# The problem:
Can you quote every line of the listing below word for word, leaving the pictures out?

Extracted data entries

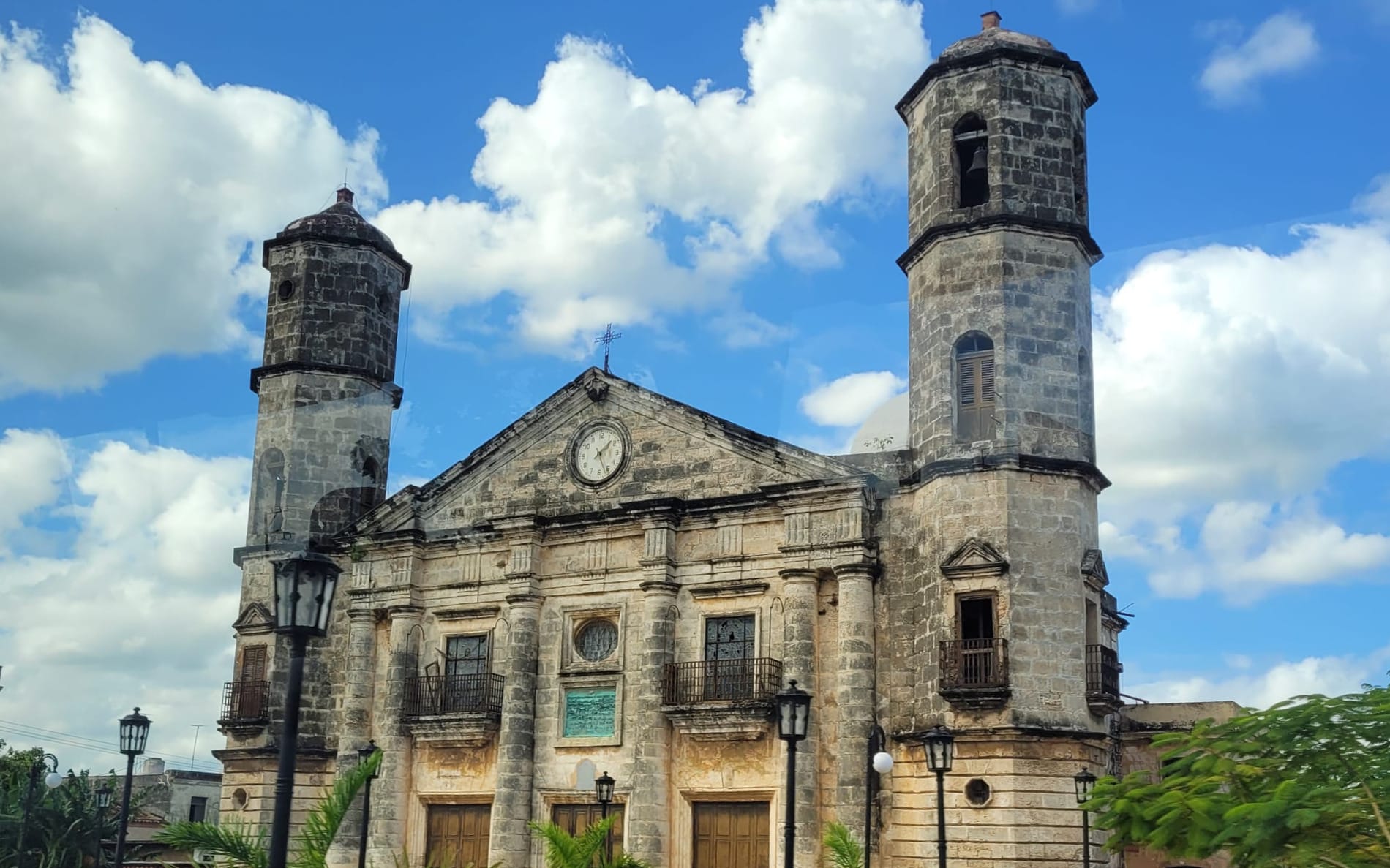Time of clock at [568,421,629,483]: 1:26
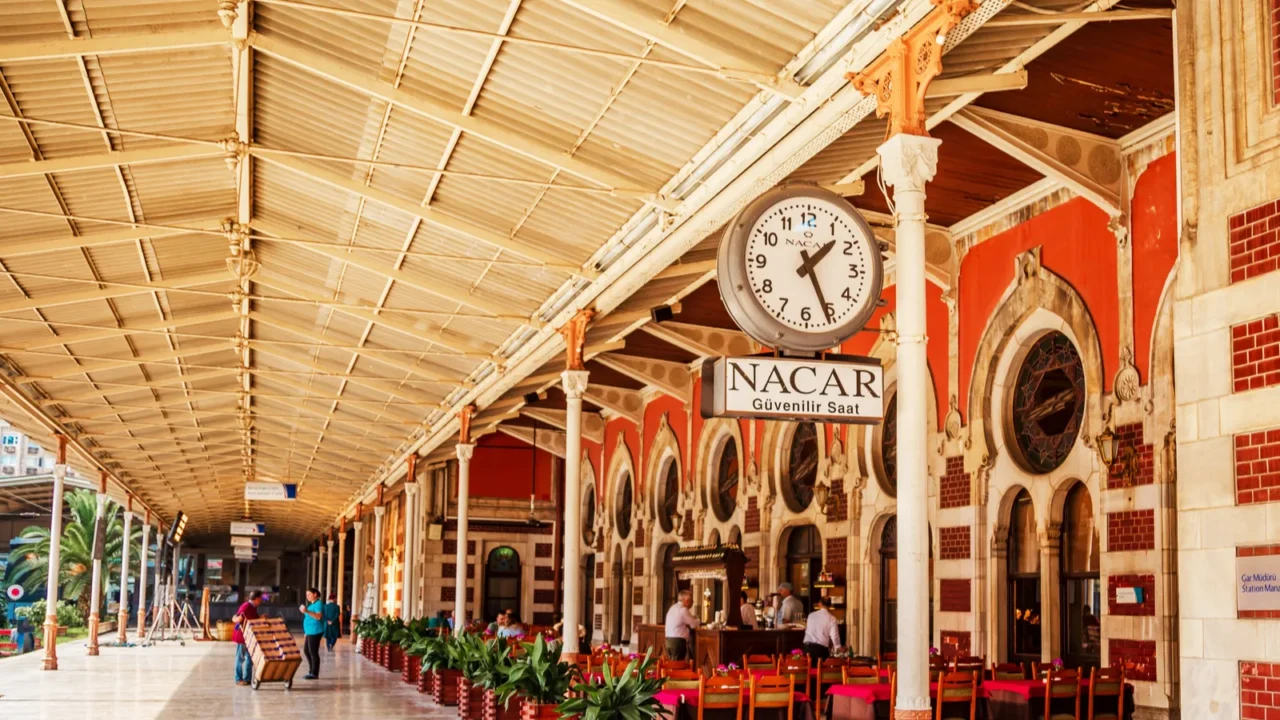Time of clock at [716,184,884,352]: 1:25
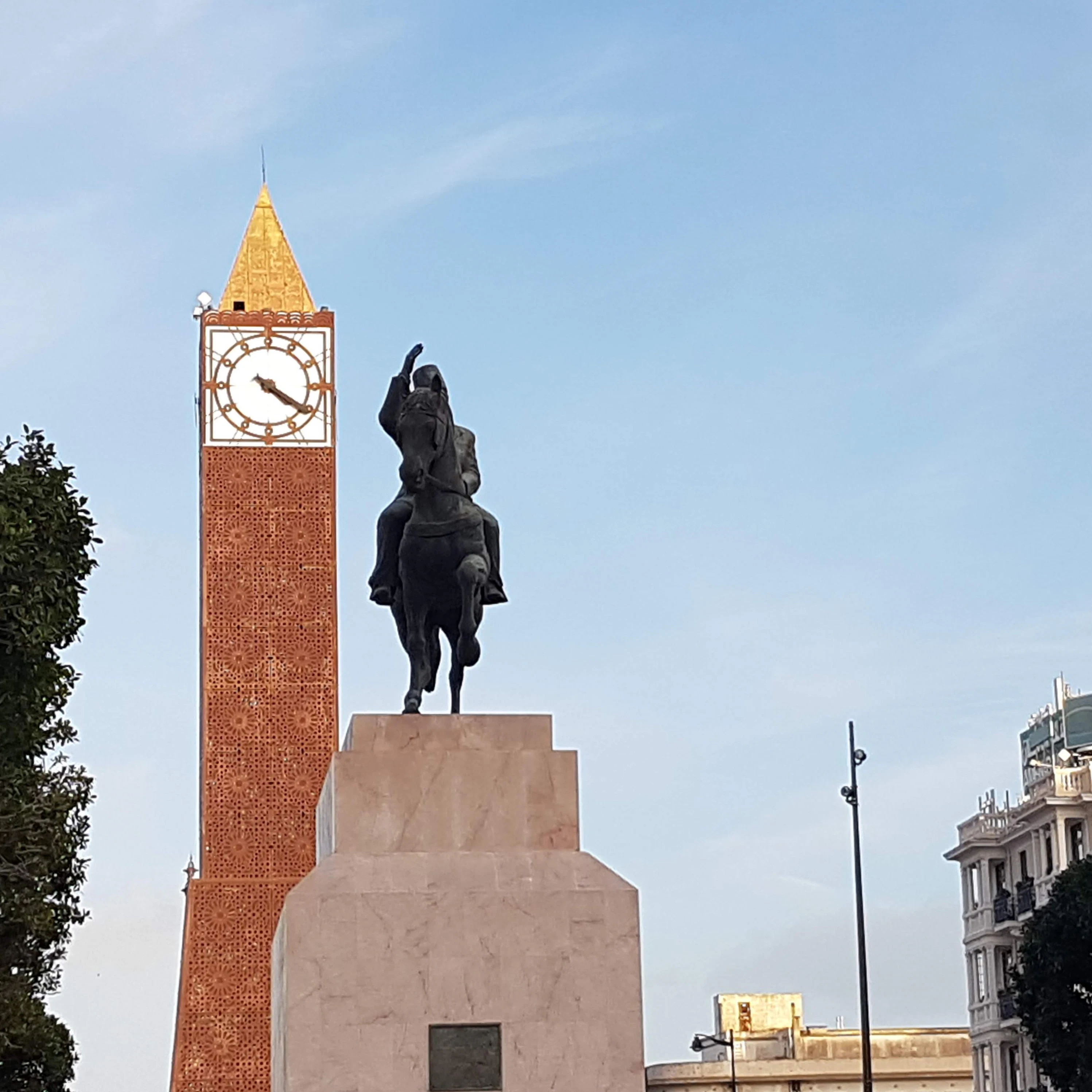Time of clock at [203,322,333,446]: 4:20
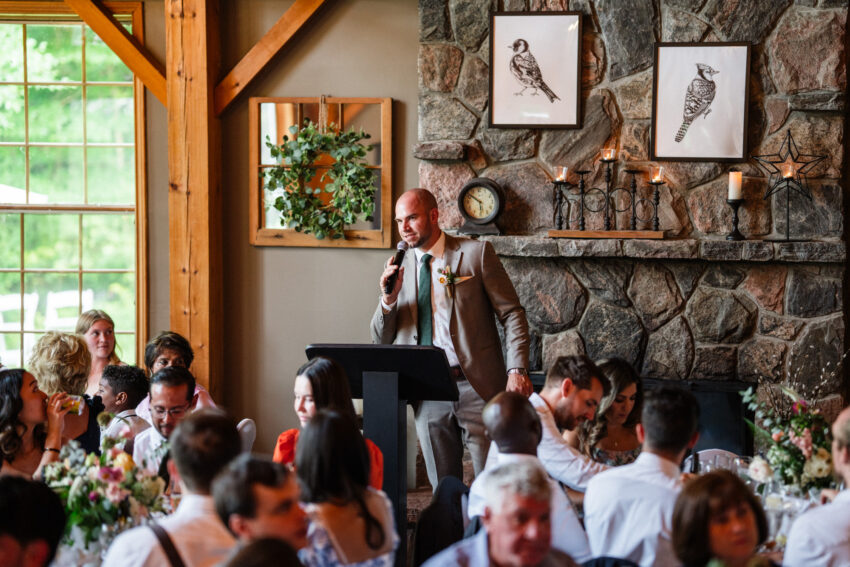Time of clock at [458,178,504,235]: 5:51
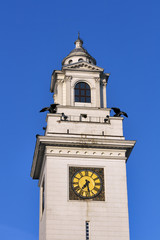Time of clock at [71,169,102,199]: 7:28
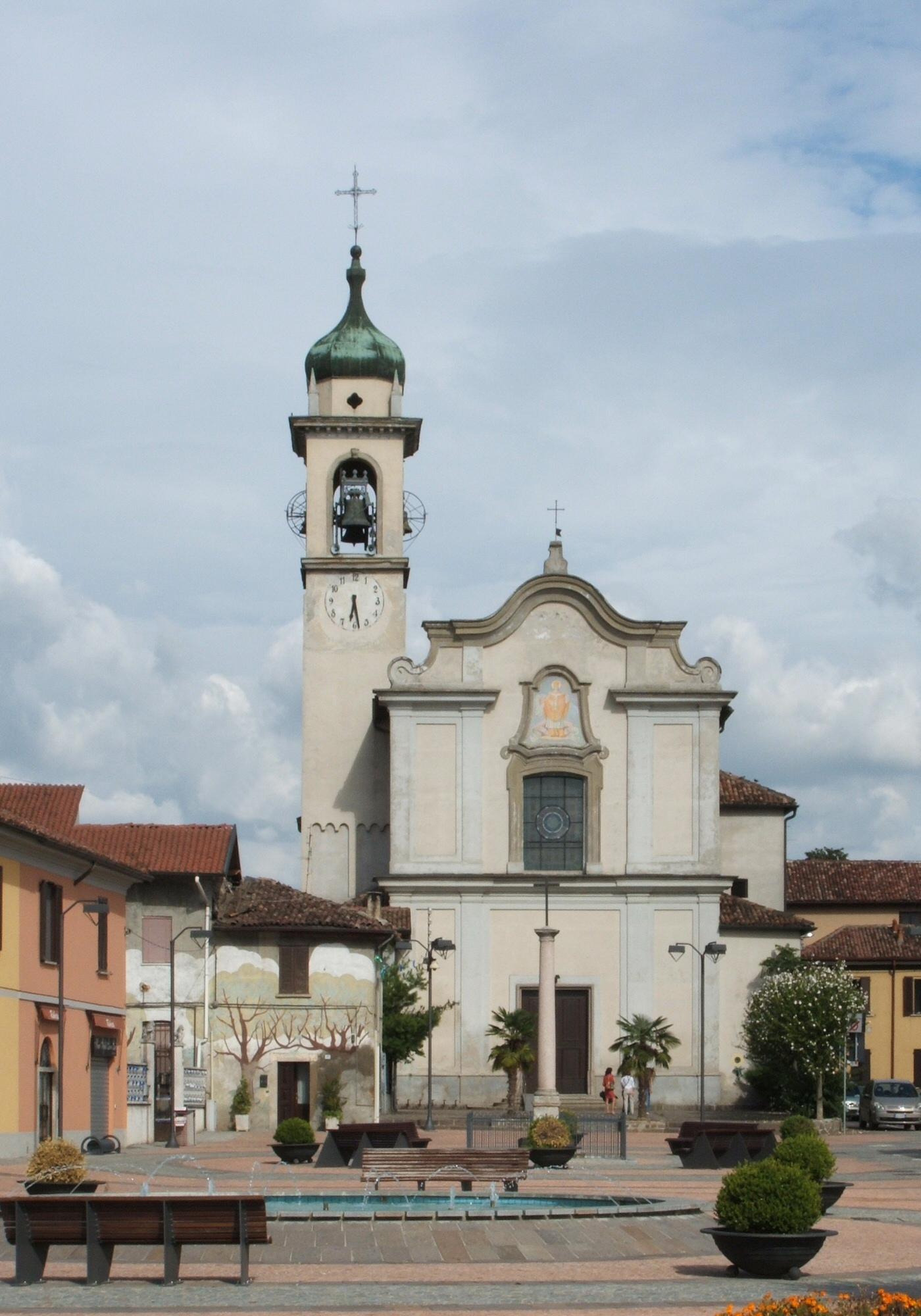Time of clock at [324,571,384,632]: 6:28
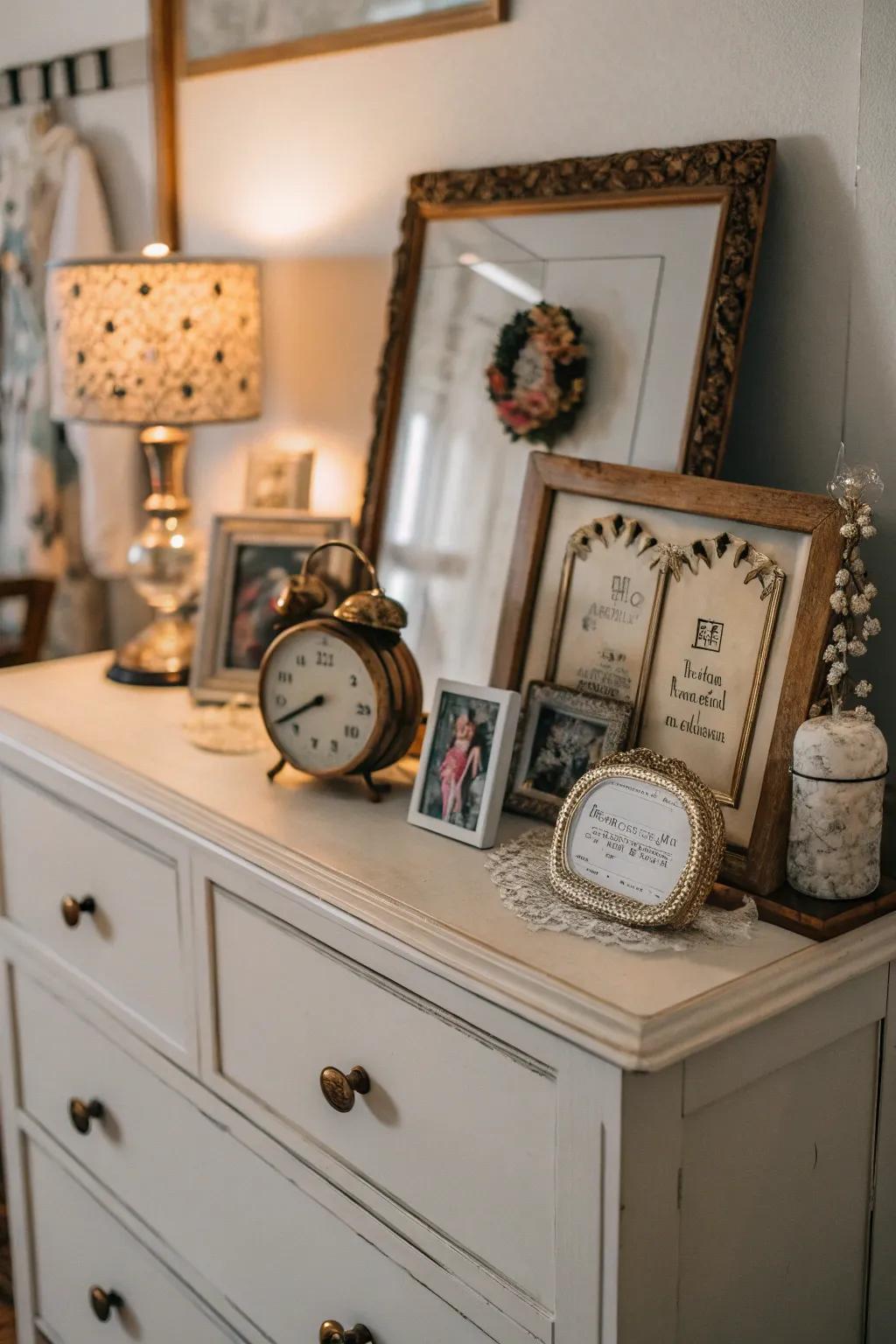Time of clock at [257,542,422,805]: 7:40
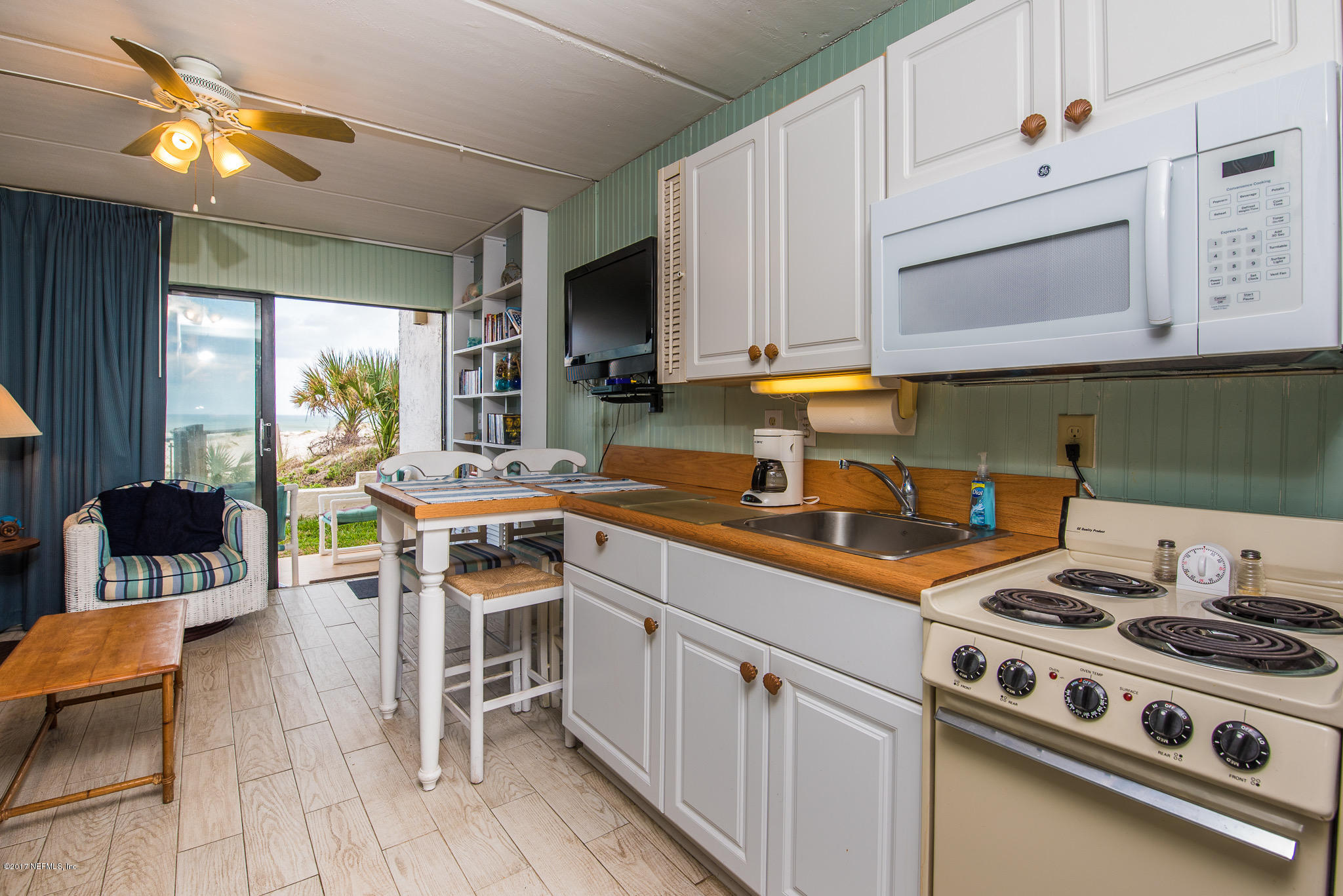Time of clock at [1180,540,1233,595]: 6:00
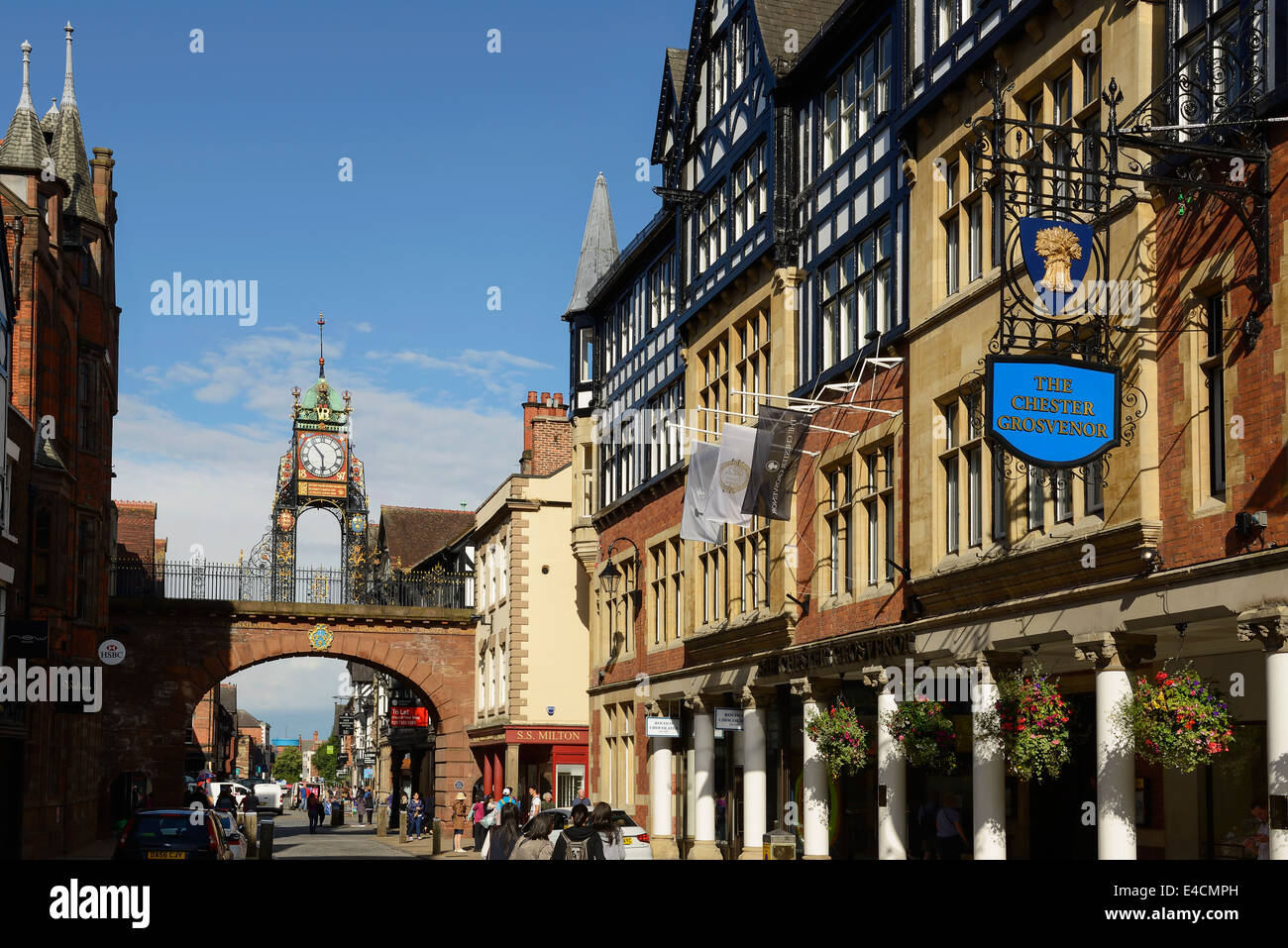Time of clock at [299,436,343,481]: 5:53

# Result:
Time of clock at [568,421,629,483]: 1:26
Time of clock at [716,184,884,352]: 1:25
Time of clock at [203,322,333,446]: 4:20
Time of clock at [458,178,504,235]: 5:51
Time of clock at [71,169,102,199]: 7:28
Time of clock at [324,571,384,632]: 6:28
Time of clock at [257,542,422,805]: 7:40
Time of clock at [1180,540,1233,595]: 6:00
Time of clock at [299,436,343,481]: 5:53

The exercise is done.